Tagabuel expressed that participants who come to the center willing to take the initial step for recovery are stronger than they realize.

“You are not alone. Whatever your struggle is, there are people out there that are going through the same thing and have figured out ways to find healing. Yes, you would have to take the initiative to go out there and seek out the help, but once you get through that process and start getting the help that you need, then you will start to heal yourself.”

At the end of the day, Ada reiterated that full recovery relies on the strength of the community.

“This center is truly a great investment for the CNMI,” she says, optimistic that our community will continue to move forward with recovery and help those who are truly in need.

Gov. Ralph D.L.G. Torres shares the trio’s sentiment and passion for the program, noting that the work towards recovery is a labor of love.

“It’s young people like Taylor, Alvin, and Becky that help move this essential program forward in order to achieve its critical mission.

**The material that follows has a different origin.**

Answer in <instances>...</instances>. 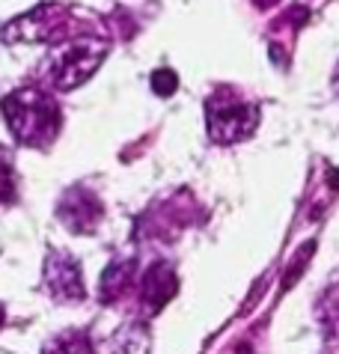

We as a community must continue to support our loved ones afflicted by substance and alcohol abuse. If you know anyone who needs help, please refer them to the drug court and this program. We are here to help our people keep that hope towards a better life for themselves and their loved ones,” Governor Torres added.

Special Assistant for Substance Abuse and Rehabilitation Yvette Sablan adds that all services are free and the center holds excellent staff dedicated to the recovery of each and every one of our participants.

The HOPE recovery center is staffed 24 hours a day and has recently completed four more three-bedroom buildings for safe and sober living with participants from the general public.